The way his gaze finds me before it finds anything else when he enters a room. Every single time. Like the room doesn't exist until he's located me in it. The way he angles his body toward mine even when he's talking to Valente, even when he's reading something on his phone. The way he doesn't push. Doesn't ask why I've been avoiding him or where I've been. Doesn't demand explanations or apologies or any of the things a man like him, aman who controls everything, who needs to control everything, would feel entitled to demand.
He just stays close. Lets me set the distance. Gives me room without giving me up.
And I hate him for it. Because it makes it so much harder.
It would be easier if he were cold. If he watched me with that flat, assessing gaze he turns on everyone else. If he treated me like another asset in his portfolio, something to manage and maintain. If he did any of those things, I could pack my bag tonight and walk out the front gate and feel nothing but righteous fury.
But he tilts toward me in a room full of his men, and my throat closes.
I am watching the man who killed Matt. The way his jaw tightens when he reads something on his phone. The careful way he rolls his sleeves, exposing forearms that have held me and hurt people—both of those things happened with identical muscles, identical tendons, identical skin. I am watching the man I love. They won't separate. I tried in the study, and I'm trying now. They won't. He is fused. I love him. I haven't forgiven him. I'm leaving him. All three of those things are going to be true forever.

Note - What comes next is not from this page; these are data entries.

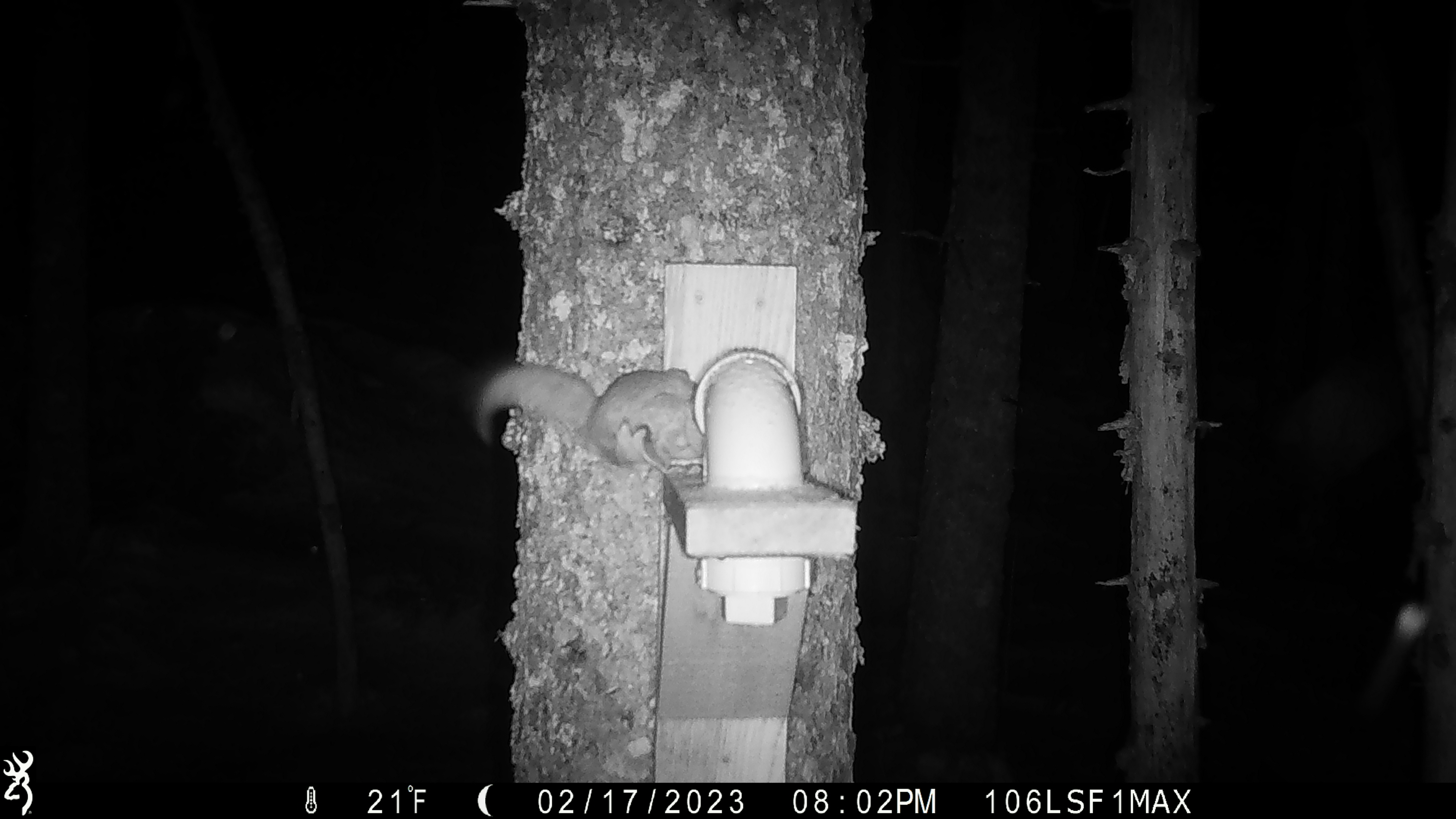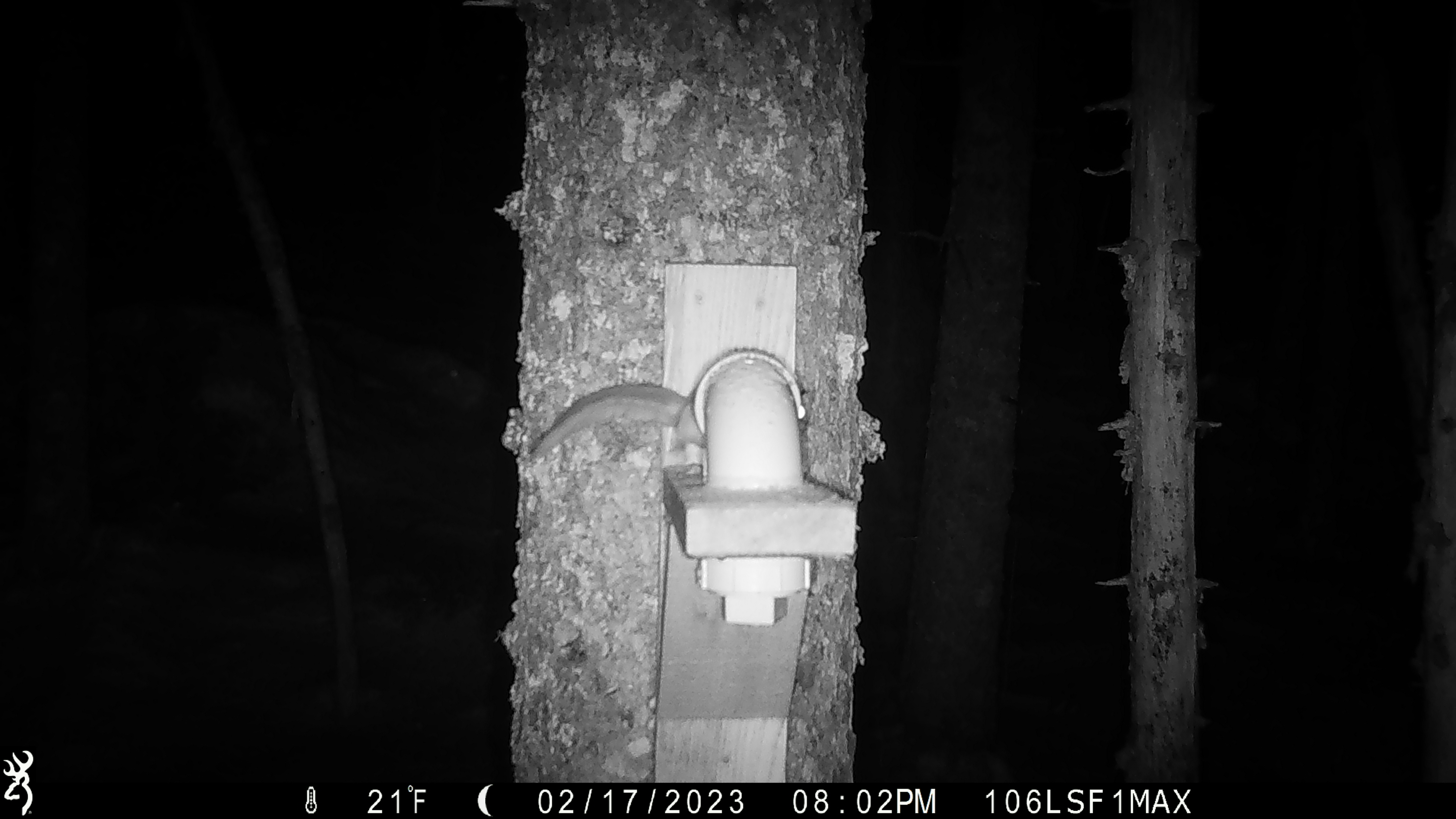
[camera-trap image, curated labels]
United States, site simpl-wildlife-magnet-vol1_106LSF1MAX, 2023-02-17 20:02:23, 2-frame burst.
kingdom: Animalia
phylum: Chordata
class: Mammalia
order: Rodentia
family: Sciuridae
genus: Glaucomys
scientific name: Glaucomys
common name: flying squirrel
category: flying squirrel sp.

I slip out of the kitchen when he's busy giving orders in low Italian. They've been discussing logistics I don't understand for the better part of the last twenty minutes so I take the opportunity to do what I have planned. No better time than the present.
My footsteps are silent on the marble as I cross the long corridor to his study. The heavy oak door is ajar, and I push it open just enough to slip inside and close it behind me with a soft click.

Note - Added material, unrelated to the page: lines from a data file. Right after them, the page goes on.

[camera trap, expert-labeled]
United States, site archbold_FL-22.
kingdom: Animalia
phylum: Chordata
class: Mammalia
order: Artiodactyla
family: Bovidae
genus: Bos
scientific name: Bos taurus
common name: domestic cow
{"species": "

The painting dominates the far wall.La Morte di Paolo e Francesca.
Even in the dim light filtering through the half-drawn curtains, the canvas pulls me in. Two bodies tangled in a final, desperate embrace against a cold stone wall. A sword still buried deep in Paolo’s back, the blade connecting them even in death. Francesca’s head is thrown back, lips parted in a silent cry, one pale hand clutching at her chest as if she could somehow hold her heart inside her body.
It’s devastatingly beautiful. And cruelly, perfectly ironic.

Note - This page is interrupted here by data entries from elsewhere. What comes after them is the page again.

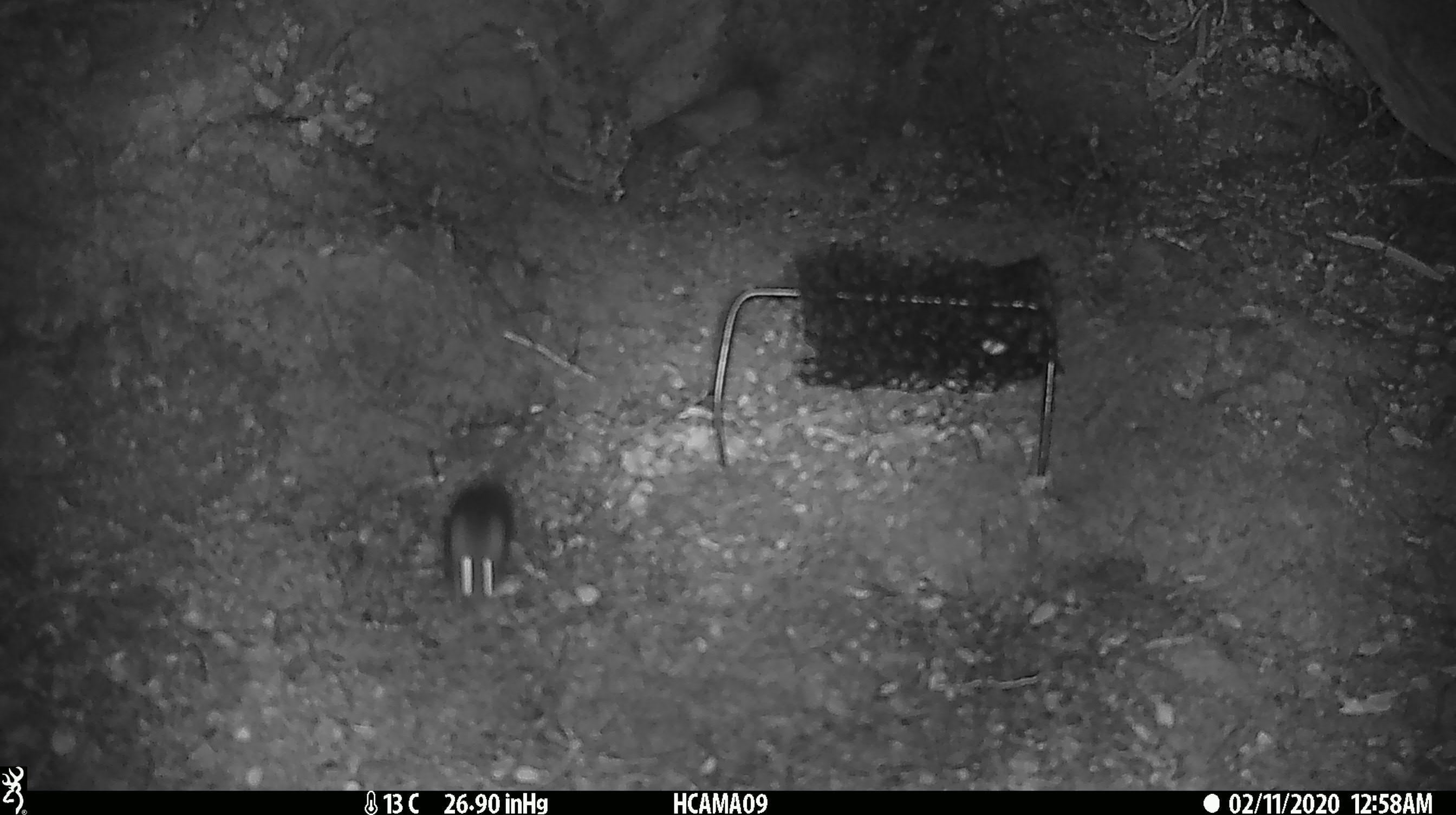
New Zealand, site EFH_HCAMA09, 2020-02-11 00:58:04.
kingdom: Animalia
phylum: Chordata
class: Mammalia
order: Rodentia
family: Muridae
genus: Mus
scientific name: Mus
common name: mouse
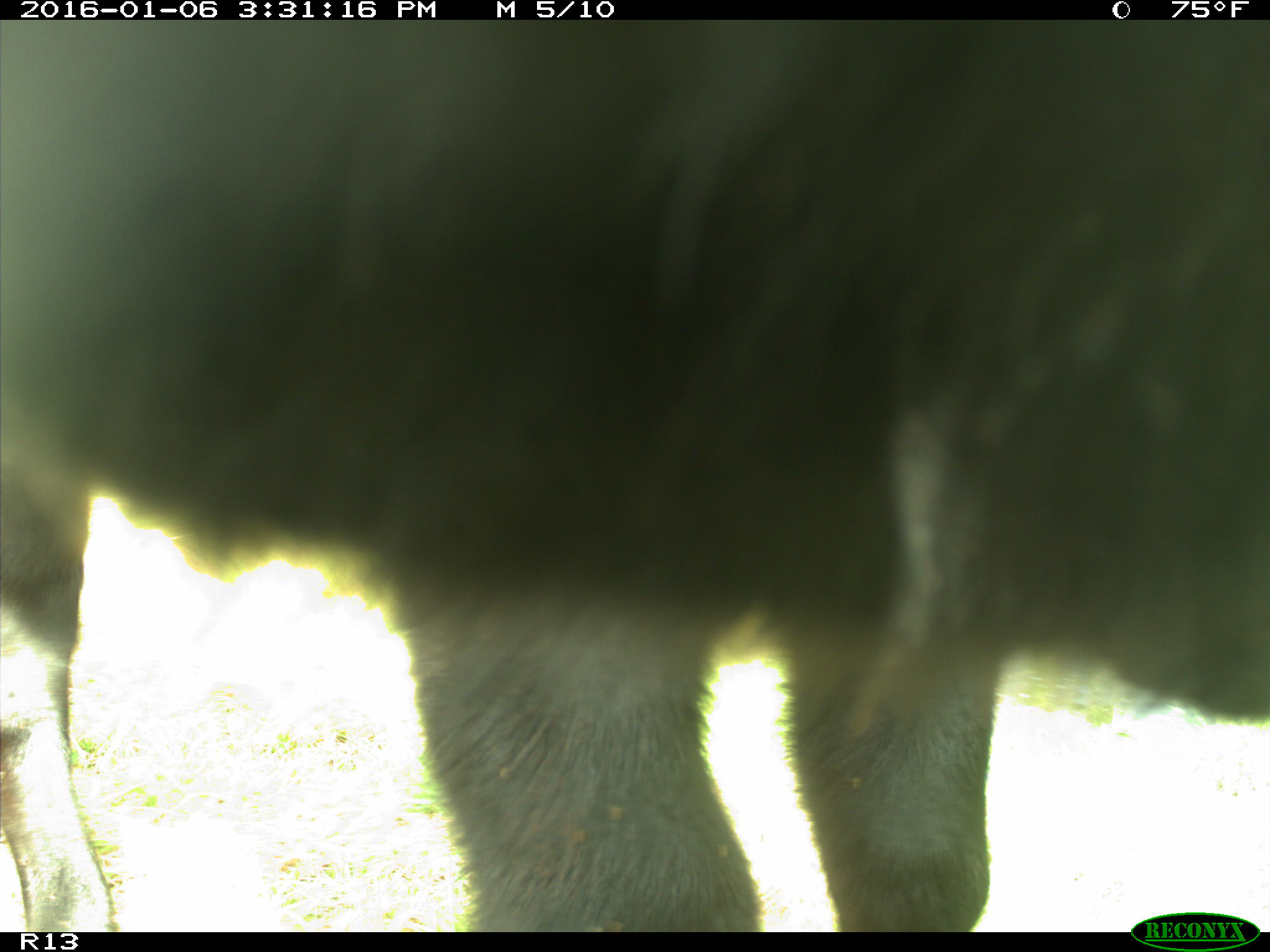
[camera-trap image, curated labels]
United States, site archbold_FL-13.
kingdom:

I stare at it for a second too long, throat tight. The man who claims that love doesn't exist keeps his darkest secrets behind an image of lovers murdered for their passion. He killed Matt with the same cold finality Giovanni used on these two. Then he lied to my face about it.
My palm meets the smooth, cool surface of the heavy gilt frame. I push gently. The painting swings outward on silent, well-oiled hinges, revealing the recessed steel door of the safe.
He gave me the combination the day he offered to let me go when he first rescued me from the compound. “Six-two-eight-four. Everything in there is yours if you need it.”
Back then I shook my head at his offer. I was right where I wanted to be. With him.
Now?
Six. Two. Eight. Four.
The lock clicks open.
I scan past the shelves filled with documents, past cash in thick banded stacks, euros and dollars. Past a small velvet box. And finally, at the bottom, in a worn leather sleeve, I find my passport.
My fingers are shaking when I pick it up. Not trembling. Shaking. Full, visible, both-hands shaking, the kind of shaking that would give me away in an instant if anyone were watching.
I don’t understand it until I open the cover and my own face looks back at me.
A face from a lifetime ago.
Before the compound. Before the courtyard. Before Elio. Before any of it. A woman with auburn hair pulled back and a neutral expression and no idea, not one single goddamn clue, what was coming for her. She looks young. She looks like someone who thinks that the worst thing that can happen on a Sicilian restoration project is a funding cut, or a rain delay, or a crumbling transept that won't hold plaster.
She looks like someone else.
Elio's voice keeps going down the hall. Steady. Certain. The same voice that said you're safe, tesoro, in a slaughtered corridor. The same voice that said Matt left for Connecticut, looking me dead in the eyes.
My lungs won't expand. The study feels smaller than it is, the walls pressing inward as I hold my own face in my hands unable to breathe.
He's across the corridor, twenty feet away, unaware. He doesn't know I'm standing in his study looking at the woman I used to be. Grieving her because she's gone, and she's not coming back. The woman who replaced her is someone who loves a killer, carries his child, and is about to run.
I could scream.
I don't scream.
The shaking stops on its own. Passport back. Safe closed. Dial spun. Walk out. I don't take the cash. I don't take anything that isn't mine already.